Written problem: Repeat the records below word for word, everything from the line containing "Among the group" down to the line containing "point 305,33 → point 7,172 → point 195,290", both of those lines included.

:::

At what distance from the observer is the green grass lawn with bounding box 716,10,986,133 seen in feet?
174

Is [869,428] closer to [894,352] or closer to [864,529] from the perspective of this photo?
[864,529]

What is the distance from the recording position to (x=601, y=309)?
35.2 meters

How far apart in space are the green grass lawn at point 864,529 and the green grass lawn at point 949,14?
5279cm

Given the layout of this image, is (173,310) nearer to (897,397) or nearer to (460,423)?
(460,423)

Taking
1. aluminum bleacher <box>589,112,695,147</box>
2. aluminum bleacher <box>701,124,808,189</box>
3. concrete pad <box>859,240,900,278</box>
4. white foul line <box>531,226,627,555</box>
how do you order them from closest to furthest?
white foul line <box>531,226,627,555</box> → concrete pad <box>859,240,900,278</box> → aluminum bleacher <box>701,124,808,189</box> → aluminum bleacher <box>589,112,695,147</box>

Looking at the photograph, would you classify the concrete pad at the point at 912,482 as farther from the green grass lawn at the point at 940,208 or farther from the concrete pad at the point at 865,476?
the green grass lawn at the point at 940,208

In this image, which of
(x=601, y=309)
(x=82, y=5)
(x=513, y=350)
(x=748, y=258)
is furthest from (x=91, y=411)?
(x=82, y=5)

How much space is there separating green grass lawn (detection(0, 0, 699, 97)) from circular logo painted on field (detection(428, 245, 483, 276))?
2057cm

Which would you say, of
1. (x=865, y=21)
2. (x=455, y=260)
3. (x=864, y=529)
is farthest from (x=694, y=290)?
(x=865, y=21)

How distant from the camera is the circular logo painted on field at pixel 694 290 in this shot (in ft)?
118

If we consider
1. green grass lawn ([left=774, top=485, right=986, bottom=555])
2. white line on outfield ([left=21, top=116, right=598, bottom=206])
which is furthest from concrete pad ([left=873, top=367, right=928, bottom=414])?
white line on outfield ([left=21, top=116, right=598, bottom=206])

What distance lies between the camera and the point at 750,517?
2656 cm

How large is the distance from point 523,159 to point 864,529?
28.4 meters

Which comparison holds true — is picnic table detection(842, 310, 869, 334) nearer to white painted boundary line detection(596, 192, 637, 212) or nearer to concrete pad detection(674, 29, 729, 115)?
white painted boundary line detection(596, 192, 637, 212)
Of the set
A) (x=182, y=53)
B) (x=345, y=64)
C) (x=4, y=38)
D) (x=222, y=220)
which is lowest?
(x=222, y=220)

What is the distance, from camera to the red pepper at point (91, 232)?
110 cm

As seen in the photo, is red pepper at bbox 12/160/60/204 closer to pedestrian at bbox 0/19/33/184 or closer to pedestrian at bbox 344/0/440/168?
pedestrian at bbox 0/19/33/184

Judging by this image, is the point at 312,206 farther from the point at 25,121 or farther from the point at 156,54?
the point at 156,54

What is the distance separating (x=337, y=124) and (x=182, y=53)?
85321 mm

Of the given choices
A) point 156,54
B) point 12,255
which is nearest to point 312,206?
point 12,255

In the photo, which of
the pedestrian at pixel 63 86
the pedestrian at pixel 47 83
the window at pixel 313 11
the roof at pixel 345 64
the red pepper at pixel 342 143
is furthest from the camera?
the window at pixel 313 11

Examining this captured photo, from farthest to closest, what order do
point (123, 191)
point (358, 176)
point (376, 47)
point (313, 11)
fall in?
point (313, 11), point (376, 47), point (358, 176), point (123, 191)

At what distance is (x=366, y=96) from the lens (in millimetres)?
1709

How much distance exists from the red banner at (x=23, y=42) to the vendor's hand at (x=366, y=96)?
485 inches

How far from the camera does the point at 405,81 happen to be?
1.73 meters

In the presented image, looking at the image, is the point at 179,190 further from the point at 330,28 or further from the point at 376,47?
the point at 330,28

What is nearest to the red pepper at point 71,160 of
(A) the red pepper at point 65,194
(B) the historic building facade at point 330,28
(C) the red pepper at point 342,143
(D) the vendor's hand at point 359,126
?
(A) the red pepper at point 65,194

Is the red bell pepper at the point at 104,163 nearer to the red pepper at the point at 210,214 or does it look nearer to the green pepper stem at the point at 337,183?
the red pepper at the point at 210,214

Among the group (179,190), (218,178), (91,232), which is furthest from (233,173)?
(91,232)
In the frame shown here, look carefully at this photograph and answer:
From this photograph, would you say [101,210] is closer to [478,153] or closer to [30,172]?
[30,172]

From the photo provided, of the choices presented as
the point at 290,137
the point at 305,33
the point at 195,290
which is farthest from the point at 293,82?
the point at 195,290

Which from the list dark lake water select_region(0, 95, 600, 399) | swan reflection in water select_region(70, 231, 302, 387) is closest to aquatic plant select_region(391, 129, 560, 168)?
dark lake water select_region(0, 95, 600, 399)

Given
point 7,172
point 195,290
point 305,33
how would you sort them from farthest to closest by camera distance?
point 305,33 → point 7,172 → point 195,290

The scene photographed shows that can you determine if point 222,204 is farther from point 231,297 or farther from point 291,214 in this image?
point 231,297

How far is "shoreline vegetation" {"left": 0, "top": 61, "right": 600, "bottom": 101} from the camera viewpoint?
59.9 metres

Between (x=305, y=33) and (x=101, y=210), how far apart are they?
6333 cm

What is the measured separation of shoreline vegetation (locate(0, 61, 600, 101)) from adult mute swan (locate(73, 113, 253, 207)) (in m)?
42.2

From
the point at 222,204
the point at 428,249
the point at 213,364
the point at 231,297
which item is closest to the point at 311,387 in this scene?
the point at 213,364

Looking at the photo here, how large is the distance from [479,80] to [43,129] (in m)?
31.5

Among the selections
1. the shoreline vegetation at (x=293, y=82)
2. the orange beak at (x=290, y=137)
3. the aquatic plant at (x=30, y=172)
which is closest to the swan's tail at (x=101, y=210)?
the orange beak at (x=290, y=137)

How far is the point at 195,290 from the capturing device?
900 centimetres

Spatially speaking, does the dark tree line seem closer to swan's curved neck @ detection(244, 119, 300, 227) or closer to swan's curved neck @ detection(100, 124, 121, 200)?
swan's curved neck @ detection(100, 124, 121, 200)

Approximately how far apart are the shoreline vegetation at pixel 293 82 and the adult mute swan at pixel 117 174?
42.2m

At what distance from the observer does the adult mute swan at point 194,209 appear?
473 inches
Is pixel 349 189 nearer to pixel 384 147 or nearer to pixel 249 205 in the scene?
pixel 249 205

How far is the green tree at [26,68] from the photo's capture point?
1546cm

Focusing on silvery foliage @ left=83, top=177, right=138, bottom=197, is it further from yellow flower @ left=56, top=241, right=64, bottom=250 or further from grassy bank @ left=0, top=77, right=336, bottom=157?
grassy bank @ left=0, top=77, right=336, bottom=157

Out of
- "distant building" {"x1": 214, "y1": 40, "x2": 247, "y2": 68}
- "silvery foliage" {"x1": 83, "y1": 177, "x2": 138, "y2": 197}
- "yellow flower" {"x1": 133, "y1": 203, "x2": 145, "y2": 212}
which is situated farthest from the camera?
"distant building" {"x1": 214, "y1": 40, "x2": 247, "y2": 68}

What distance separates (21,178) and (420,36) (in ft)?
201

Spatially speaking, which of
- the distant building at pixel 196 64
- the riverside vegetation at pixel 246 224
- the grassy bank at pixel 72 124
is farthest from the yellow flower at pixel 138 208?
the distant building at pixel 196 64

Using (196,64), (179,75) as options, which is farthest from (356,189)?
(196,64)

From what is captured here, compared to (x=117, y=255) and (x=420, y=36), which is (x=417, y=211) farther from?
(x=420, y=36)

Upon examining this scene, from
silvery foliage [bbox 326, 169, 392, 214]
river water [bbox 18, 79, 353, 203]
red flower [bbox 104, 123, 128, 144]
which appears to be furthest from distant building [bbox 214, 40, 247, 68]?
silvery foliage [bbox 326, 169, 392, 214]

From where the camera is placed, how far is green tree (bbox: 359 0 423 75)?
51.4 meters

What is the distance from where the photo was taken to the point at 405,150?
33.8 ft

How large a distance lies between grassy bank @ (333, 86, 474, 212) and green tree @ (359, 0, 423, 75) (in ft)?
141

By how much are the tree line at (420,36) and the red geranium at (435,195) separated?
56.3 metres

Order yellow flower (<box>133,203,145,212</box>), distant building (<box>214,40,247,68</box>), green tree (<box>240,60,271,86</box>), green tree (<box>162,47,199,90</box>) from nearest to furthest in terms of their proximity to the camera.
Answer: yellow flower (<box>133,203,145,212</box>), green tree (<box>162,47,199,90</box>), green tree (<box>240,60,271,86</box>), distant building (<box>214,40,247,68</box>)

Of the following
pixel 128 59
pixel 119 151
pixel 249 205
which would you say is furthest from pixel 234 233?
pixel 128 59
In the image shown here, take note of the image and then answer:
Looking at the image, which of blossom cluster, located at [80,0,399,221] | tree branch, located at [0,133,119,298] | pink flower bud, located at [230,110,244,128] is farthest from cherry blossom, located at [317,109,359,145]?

:::

Exercise response:
Among the group (179,190), (218,178), (91,232), which is furthest from (233,173)?
(91,232)
In the frame shown here, look carefully at this photograph and answer:
From this photograph, would you say [101,210] is closer to [478,153] or closer to [30,172]?
[30,172]

From the photo provided, of the choices presented as
the point at 290,137
the point at 305,33
the point at 195,290
which is farthest from the point at 293,82?
the point at 195,290

Which from the list dark lake water select_region(0, 95, 600, 399) | swan reflection in water select_region(70, 231, 302, 387) is closest to aquatic plant select_region(391, 129, 560, 168)?
dark lake water select_region(0, 95, 600, 399)

Given
point 7,172
point 195,290
point 305,33
how would you sort them from farthest to closest by camera distance?
point 305,33 → point 7,172 → point 195,290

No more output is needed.